1. Candidate’s key transit priorities: Cancel Scarborough subway expansion and replace it with light rail transit.
2. Downtown relief line: Use savings from cancelled Scarborough subway extension to fund a “commuter relief line.”
3. What to do about the Scarborough RT: Replace it with a light-rail system, not the subway extension that has been approved.
4. Plan for funding (if any): Has said that he would consider “every revenue tool that’s available,” including road tolls, higher property taxes and higher transit fares.
5. The projected time to complete the project(s): Scarborough LRT by 2019.

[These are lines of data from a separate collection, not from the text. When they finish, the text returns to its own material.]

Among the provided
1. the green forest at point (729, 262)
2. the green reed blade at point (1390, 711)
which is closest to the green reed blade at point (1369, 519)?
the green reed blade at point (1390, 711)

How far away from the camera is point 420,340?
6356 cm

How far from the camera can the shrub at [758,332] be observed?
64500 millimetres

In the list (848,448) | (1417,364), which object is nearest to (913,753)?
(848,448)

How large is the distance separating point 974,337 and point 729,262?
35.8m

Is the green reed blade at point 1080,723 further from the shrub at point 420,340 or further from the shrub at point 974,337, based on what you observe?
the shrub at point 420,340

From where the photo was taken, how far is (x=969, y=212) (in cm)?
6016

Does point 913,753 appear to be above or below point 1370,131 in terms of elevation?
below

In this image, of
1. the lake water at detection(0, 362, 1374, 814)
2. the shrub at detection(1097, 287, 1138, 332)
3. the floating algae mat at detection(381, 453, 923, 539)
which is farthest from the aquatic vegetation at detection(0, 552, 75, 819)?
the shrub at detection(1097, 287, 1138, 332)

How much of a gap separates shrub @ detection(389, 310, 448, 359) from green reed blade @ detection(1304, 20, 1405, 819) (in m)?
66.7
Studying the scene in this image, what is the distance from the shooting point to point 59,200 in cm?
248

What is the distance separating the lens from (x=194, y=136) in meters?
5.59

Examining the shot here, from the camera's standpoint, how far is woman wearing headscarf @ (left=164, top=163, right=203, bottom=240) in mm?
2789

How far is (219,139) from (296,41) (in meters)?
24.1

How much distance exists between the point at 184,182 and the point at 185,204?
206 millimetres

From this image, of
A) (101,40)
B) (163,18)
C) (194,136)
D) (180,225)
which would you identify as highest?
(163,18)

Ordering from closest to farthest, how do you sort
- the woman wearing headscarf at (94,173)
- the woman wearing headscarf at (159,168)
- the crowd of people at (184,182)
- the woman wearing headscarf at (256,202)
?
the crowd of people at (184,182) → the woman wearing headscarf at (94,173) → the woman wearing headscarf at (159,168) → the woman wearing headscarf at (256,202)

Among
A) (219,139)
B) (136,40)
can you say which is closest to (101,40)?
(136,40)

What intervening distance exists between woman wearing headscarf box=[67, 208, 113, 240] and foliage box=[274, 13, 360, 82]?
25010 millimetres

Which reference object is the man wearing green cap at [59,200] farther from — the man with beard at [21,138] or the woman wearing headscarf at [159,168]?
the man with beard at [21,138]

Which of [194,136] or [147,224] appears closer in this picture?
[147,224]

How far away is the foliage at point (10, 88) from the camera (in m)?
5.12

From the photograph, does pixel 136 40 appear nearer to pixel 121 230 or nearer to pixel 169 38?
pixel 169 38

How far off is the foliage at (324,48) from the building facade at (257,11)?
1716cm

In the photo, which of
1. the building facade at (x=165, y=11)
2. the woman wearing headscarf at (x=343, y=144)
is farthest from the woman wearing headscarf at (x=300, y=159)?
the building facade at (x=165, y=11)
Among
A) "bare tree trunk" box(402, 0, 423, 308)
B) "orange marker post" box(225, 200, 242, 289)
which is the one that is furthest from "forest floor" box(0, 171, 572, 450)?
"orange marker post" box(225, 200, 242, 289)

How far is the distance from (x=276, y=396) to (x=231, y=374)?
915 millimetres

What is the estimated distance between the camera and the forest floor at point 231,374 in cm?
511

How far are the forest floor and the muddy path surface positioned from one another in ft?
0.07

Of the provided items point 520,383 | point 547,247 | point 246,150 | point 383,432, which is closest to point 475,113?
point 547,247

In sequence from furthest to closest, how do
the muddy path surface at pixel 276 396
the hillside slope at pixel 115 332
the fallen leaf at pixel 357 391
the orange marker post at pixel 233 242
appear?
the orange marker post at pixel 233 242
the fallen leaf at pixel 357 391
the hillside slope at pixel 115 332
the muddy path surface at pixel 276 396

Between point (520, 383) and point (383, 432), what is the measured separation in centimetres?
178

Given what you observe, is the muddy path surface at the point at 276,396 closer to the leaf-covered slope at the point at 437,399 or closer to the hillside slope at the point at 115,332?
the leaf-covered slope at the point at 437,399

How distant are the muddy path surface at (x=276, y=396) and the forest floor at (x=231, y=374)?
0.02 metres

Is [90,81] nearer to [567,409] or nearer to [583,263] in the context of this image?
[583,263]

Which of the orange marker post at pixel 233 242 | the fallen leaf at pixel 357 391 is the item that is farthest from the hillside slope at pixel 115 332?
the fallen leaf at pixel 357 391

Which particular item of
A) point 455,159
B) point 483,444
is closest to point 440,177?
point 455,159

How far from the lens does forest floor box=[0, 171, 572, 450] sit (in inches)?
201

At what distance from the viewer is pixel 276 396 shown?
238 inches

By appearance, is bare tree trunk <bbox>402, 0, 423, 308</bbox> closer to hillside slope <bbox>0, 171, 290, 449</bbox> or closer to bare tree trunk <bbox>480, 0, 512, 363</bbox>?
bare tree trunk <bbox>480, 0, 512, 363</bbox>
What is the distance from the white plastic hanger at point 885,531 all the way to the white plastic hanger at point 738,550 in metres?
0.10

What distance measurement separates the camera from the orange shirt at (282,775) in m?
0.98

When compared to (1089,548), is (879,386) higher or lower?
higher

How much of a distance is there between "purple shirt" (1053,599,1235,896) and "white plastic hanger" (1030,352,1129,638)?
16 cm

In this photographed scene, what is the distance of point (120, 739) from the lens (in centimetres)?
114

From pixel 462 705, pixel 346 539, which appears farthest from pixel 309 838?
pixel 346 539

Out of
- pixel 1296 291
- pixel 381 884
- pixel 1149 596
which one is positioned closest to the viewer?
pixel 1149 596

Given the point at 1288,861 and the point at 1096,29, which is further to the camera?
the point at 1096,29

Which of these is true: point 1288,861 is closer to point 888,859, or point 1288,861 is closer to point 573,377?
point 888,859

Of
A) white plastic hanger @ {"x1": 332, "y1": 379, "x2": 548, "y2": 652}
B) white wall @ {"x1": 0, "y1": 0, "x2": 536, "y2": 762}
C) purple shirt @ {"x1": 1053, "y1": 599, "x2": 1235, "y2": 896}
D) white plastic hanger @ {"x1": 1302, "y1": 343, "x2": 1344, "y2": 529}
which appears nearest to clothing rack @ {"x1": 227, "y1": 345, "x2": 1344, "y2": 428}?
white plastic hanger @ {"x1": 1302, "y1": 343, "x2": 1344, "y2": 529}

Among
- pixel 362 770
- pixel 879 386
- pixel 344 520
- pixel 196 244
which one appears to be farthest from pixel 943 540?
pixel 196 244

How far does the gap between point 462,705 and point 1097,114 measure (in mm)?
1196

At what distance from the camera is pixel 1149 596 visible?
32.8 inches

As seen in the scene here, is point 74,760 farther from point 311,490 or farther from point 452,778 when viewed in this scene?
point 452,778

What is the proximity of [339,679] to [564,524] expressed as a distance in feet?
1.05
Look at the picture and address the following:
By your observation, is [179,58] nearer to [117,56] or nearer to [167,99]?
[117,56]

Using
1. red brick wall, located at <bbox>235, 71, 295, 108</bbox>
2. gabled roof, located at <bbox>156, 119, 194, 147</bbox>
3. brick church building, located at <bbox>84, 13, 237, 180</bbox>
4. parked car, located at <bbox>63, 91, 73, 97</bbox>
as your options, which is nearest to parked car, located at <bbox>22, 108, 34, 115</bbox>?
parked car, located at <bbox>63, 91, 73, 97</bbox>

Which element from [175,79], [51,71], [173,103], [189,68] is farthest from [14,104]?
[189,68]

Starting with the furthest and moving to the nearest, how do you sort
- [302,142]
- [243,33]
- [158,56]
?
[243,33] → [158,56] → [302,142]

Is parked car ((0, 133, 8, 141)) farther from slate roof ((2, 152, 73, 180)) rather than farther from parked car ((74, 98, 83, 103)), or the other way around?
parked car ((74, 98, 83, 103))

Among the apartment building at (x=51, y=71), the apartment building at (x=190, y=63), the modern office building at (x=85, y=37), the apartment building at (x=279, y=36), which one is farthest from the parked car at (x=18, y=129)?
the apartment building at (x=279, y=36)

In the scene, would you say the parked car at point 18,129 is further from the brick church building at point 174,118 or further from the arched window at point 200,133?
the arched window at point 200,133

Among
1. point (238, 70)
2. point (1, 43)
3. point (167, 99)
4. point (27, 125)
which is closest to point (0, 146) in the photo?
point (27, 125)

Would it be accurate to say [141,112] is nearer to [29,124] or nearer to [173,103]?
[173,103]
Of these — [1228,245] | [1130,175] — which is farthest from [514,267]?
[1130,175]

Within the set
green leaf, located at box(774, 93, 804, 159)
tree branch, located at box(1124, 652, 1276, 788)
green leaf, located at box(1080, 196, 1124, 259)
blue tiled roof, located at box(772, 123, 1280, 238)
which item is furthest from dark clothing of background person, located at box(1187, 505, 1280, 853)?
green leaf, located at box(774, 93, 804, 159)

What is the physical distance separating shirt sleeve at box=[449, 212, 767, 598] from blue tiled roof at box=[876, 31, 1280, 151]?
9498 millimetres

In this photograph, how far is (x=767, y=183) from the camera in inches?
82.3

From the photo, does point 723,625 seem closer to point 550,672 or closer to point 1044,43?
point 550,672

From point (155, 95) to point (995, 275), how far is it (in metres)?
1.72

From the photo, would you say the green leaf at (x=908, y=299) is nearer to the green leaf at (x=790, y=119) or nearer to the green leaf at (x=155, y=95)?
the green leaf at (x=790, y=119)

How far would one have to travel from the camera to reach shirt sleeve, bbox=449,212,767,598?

He said it: “LRT is the best for Scarborough. It’s not a fantasy plan.”

John Tory

1. Candidate’s key transit priorities: SmartTrack, a 53-kilometre, 22-stop surface rail line that would operate on existing GO Transit lines.
2. Downtown relief line: After endorsing a relief line, Tory changed course with the SmartTrack plan, which would depend on existing GO lines to be electrified (Metrolinx has a 10-year window for that project) and is touted as being up and running in seven years.
3. What to do about the Scarborough RT: Push ahead with the approved subway extension.
4. Plan for funding (if any): Has said that $2.5 billion could come from tax increment financing, where funds are raised by borrowing and paid off by property tax increases on the land near the new stations.
5. The projected time to complete the project(s): SmartTrack in seven years; Scarborough subway extension by 2023.

He said it: “I have assumed that one of my jobs as mayor is going to have to be to go and champion [SmartTrack] with the other two levels of government. With respect to the federal government… if we don’t start the term of office by picking a fight with them on the Scarborough subway, they will be there.”